◆ Text section
⁂

I even found a birthday card with a letter and check made out to a person that my dad went to nuclear power school with back in the late 80's. The check was dated '88. I can't believe that was down there. I wonder if whoever wrote that check is still wondering after 18 years "where is that $20"... probably not but I want to send it to her just for kicks.
Maybe I inhaled too much dust or it could be the heat, but I left my rents' house feeling a bit sad. I mentally reviewed my mistakes over the years and began to wonder "what if?".
I also received an urgent FedEx this afternoon from the Army. I was shaking inside. I thought, "what if they're sending me away? I don't want to go!" Turns out it was just some paperwork for me to go get some dental x-rays done. I'm not quite sure why that is 'urgent'.
My good friend's mother has cancer, I found out recently.

⁂

◆ Source data
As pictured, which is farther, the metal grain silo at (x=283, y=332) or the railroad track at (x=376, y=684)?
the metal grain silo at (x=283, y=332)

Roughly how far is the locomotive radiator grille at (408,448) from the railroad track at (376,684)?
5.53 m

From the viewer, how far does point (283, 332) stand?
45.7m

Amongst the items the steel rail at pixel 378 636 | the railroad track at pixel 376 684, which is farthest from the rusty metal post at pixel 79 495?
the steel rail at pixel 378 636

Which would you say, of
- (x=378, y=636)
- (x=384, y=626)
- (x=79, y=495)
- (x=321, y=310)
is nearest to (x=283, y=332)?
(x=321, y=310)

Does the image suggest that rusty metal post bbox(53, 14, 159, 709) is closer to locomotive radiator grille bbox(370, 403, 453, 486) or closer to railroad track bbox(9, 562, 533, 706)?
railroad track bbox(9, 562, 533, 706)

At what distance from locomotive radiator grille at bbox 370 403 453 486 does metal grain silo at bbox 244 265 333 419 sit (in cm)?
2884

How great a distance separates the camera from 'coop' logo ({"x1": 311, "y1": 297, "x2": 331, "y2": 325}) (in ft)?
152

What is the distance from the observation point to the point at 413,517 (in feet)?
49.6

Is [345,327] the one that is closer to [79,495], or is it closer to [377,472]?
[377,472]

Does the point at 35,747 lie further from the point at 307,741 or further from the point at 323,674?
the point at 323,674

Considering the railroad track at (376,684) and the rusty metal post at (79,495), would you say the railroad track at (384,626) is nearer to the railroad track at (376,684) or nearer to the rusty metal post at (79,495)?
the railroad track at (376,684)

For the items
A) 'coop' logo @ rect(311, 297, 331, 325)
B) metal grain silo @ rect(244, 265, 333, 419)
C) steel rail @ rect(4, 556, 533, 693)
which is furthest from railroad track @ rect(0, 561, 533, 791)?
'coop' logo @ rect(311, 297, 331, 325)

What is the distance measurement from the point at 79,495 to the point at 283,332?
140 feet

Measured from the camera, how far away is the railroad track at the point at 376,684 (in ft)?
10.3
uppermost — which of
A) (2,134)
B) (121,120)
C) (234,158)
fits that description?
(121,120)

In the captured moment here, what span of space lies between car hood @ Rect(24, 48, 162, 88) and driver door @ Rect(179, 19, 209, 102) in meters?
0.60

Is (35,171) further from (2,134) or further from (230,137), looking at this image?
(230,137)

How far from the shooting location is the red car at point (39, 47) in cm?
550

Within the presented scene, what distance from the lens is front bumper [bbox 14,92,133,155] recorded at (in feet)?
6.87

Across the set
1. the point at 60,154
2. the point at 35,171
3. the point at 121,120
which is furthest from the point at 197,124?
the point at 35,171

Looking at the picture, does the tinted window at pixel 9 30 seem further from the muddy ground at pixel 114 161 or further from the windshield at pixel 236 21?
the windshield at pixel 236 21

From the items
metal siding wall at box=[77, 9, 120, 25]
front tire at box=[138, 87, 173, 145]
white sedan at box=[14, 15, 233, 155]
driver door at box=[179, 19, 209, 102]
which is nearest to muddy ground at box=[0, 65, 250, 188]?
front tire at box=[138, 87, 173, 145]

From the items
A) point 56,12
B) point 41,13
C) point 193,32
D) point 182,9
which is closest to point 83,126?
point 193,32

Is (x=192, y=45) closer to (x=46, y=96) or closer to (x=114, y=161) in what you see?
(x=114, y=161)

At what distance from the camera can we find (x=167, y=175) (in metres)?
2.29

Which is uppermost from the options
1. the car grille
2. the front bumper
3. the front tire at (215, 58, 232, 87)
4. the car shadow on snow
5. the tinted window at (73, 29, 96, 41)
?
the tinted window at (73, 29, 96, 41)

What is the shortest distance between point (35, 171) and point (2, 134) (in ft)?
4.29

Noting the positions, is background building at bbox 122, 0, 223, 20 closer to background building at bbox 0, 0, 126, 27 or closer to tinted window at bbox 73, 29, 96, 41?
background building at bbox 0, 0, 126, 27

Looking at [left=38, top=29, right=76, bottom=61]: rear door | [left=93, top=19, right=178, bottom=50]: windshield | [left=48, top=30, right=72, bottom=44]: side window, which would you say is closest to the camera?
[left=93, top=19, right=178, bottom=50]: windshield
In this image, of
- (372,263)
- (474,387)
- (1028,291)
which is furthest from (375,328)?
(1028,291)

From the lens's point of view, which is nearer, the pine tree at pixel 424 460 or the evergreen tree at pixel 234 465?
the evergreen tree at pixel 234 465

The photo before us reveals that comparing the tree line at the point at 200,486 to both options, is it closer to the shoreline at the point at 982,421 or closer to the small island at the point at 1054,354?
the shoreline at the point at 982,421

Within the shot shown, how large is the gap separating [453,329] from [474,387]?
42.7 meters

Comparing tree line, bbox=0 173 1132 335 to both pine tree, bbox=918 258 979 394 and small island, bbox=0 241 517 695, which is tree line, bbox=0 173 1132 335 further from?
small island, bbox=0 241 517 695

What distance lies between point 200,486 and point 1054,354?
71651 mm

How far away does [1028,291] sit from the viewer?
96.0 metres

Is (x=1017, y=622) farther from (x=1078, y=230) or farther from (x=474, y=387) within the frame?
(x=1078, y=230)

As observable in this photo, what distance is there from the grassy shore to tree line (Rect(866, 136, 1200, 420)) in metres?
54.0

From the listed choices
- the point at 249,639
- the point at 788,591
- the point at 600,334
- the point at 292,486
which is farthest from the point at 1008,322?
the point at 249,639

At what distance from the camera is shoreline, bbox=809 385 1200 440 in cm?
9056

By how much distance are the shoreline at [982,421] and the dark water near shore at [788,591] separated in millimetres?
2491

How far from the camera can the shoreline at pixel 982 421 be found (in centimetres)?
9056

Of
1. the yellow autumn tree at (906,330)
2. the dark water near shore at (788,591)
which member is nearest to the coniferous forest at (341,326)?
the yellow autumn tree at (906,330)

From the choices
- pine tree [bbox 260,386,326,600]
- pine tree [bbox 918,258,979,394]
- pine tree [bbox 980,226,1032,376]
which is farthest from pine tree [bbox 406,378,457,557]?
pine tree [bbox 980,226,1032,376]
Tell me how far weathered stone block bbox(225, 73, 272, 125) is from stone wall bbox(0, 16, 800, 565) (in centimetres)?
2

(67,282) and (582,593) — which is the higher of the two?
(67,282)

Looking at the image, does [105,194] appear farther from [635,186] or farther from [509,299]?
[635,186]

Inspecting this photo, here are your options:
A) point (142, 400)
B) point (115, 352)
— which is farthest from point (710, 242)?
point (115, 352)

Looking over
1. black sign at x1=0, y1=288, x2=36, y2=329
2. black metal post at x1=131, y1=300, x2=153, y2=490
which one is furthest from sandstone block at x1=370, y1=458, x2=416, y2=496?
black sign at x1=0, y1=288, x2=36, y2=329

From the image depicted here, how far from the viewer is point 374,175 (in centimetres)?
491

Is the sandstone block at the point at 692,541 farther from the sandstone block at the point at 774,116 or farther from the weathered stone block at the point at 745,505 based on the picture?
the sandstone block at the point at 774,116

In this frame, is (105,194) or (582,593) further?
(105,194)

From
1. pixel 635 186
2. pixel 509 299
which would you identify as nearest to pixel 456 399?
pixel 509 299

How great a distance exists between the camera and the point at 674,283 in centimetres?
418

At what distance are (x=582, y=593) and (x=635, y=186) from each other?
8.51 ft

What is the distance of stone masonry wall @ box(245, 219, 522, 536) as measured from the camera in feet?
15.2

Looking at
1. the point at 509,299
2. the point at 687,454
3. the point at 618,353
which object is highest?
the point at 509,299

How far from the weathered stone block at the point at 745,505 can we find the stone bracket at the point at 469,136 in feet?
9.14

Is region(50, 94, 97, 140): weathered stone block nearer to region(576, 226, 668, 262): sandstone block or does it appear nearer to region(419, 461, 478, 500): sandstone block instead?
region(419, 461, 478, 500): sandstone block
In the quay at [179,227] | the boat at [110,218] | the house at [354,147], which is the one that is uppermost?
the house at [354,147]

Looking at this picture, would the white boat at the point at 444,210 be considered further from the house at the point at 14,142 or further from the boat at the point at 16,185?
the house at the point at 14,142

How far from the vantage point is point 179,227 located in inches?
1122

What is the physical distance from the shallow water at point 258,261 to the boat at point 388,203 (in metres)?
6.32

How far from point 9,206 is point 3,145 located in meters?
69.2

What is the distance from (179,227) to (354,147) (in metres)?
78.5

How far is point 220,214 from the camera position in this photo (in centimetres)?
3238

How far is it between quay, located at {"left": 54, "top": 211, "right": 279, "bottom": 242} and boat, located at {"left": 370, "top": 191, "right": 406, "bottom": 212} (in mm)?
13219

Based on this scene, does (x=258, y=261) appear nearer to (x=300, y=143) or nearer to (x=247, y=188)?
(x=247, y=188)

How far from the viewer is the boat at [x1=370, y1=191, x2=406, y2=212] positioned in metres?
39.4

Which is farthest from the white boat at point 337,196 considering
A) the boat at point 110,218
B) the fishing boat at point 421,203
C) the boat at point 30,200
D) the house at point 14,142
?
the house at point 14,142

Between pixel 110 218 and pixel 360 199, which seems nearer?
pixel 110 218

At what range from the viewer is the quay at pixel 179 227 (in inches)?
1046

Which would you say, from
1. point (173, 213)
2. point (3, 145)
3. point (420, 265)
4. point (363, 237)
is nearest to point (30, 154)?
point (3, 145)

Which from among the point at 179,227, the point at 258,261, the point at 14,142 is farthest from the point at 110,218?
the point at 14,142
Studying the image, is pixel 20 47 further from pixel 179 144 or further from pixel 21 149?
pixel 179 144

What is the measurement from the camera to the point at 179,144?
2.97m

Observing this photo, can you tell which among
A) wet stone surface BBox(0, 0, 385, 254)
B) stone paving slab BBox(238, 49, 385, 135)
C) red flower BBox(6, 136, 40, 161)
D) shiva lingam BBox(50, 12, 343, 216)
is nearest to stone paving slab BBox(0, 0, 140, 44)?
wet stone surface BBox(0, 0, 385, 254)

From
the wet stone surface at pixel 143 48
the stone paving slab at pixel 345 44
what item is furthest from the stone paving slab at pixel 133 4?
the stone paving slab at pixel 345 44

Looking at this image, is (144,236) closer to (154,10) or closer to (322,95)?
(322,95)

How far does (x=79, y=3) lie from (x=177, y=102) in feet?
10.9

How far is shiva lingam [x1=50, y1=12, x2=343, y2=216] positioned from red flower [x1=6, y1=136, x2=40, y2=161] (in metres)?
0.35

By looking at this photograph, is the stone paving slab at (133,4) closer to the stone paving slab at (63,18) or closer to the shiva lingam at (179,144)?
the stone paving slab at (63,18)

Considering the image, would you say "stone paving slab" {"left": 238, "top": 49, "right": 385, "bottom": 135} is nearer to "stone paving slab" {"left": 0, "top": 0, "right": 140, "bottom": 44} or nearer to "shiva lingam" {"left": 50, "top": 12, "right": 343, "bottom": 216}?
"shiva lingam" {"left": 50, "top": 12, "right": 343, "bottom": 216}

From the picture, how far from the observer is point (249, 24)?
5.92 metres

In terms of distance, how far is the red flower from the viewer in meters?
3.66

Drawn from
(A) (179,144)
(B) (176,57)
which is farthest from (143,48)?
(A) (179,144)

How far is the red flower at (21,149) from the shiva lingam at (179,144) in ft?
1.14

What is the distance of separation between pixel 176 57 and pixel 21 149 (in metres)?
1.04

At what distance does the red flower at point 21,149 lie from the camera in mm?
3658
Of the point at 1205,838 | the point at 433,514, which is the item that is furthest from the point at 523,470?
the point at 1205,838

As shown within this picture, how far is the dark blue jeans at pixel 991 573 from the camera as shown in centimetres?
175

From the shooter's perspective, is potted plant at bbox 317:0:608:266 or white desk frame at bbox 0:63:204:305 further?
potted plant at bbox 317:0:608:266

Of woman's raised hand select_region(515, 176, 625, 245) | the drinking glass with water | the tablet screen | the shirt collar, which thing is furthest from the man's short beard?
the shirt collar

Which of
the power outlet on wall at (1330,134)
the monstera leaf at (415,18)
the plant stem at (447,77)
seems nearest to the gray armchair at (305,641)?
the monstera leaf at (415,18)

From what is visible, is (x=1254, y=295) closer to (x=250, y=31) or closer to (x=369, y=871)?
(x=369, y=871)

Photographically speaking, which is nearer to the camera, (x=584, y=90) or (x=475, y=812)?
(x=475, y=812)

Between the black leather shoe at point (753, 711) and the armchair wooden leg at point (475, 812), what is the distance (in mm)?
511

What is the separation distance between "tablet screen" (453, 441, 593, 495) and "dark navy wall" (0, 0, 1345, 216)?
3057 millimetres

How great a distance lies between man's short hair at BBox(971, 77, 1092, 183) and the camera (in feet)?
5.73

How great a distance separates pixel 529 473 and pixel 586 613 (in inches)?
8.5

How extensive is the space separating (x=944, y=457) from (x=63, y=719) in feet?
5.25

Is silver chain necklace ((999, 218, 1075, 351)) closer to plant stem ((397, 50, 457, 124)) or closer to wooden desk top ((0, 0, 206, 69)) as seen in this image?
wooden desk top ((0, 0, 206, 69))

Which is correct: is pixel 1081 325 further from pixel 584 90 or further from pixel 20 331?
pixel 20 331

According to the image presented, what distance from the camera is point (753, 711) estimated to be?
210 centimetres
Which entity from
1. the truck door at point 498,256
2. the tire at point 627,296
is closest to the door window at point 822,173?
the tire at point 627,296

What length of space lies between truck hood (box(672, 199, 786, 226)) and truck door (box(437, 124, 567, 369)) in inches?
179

⁂

◆ Tasks for this exercise
(A) Rewrite the paragraph of the text that begins "I also received an urgent FedEx" in a shorter form, keeping its main facts.
(B) Repeat the part of the text starting at "I even found" and ending at "found out recently.", word for word.

◆ List of solutions
(A) That afternoon the writer got an urgent FedEx from the Army and was shaken, fearing being sent away. It turned out to be only paperwork for getting dental x-rays, and the writer isn't sure why that counted as urgent.

(B)
I even found a birthday card with a letter and check made out to a person that my dad went to nuclear power school with back in the late 80's. The check was dated '88. I can't believe that was down there. I wonder if whoever wrote that check is still wondering after 18 years "where is that $20"... probably not but I want to send it to her just for kicks.
Maybe I inhaled too much dust or it could be the heat, but I left my rents' house feeling a bit sad. I mentally reviewed my mistakes over the years and began to wonder "what if?".
I also received an urgent FedEx this afternoon from the Army. I was shaking inside. I thought, "what if they're sending me away? I don't want to go!" Turns out it was just some paperwork for me to go get some dental x-rays done. I'm not quite sure why that is 'urgent'.
My good friend's mother has cancer, I found out recently.